‘Cyborg’ technology could enable new diagnostics, human fusion and AI

Although true “cyborgs” – partly human, partly robotic beings – are science fiction, researchers are taking steps to integrate electronics with the body. Such devices could check for tumor development or stand in for damaged tissue. But electronics directly connecting to human tissue in the body is an enormous challenge. Now a team is reporting new coatings for components that would fit them more easily in this environment.

The researchers will present their results today at the American Chemical Society (ACS) Fall 2020 Virtual Meeting & Expo.

“We got the idea for this project because we were trying to interface rigid, inorganic microelectrodes with the brain, but brains are made of organic, salty, living materials,” said David Martin, Ph.D. study led. “It didn’t work well, so we thought there had to be a better way.”

Traditional microelectronic materials, such as silicon, gold, stainless steel and iridium, cause scarring on implants. For applications in muscle or brain tissue, electrical signals must flow for them to operate properly, but scars interrupt this activity. The researchers reasoned that a coating could help.
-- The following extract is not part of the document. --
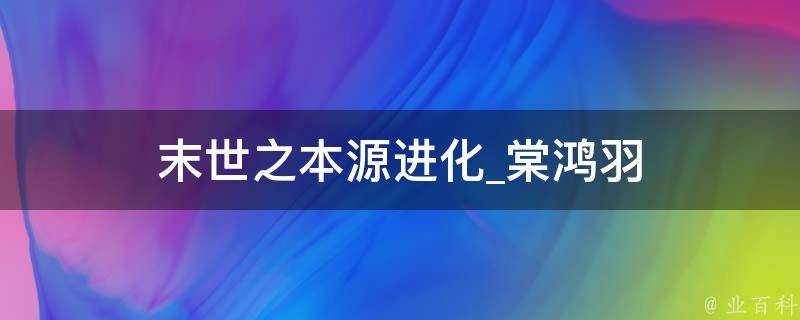 末世之本源进化_棠鸿羽

@ 业百科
“We started looking at organic electronic materials such as conjugated polymers that were used in non-biological devices,” says Martin, who is at the University of Delaware. “We found a chemically stable sample that was sold commercially as an antistatic coating for electronic displays.” After testing, the researchers found that the polymer had the properties needed for interface of hardware and human tissue.

“These conjugated polymers are electrically active, but they are also ionically active,” says Martin. “Counter ions give them the charge they need, so when they are in action, both electrons and ions move.” The polymer, known as poly (3,4-ethylenedioxytiophene) as PEDOT, dramatically improved the performance of medical implants by reducing their impedance by two to three orders of magnitude, thereby increasing signal quality and battery life in patients.

Martin has since determined how to specialize the polymer, by putting different functional groups on PEDOT. Adding a carboxylic acid, aldehyde or maleimide substituent to the ethylenedioxythiophene (EDOT) monomer gives researchers the versatility to make polymers with a variety of functions.

“The maleimide is particularly potent because we can click on chemical substitutions to make functionalized polymers and biopolymers,” says Martin. Unsubstituted monomer mixing with the maleimide-substituted version results in a material with many locations where the team can attach peptides, antibodies, or DNA. “Name your favorite biomolecule, and you can basically make a PEDOT movie that has whatever biofunctional group you might be interested in,” he says.

Most recently, Martin’s group made a PEDOT film with a vascular endothelial growth factor (VEGF) antibody added. VEGF stimulates growth of blood fats after an injury, and tumors cut off this protein to increase its blood supply. The polymer that the team developed could act as a sensor to detect overexpression of VEGF and thus early stages of disease, among other potential applications.

Other functionalized polymers have neurotransmitters on them, and these films can help understand or treat brain or nervous system disorders. To date, the team has created a polymer containing dopamine, which plays a role in addictive behavior, as well as dopamine-functionalized variants of the EDOT monomer. Martin says that these biologically-synthetic hybrid materials may one day be useful in combining artificial intelligence with the human brain.

Ultimately, Martin says, his dream is to be able to adapt how these materials deposit on a surface and then place them in tissue in a living organism. “The ability to do the polymerization in a controlled way in a living organism would be fascinating.”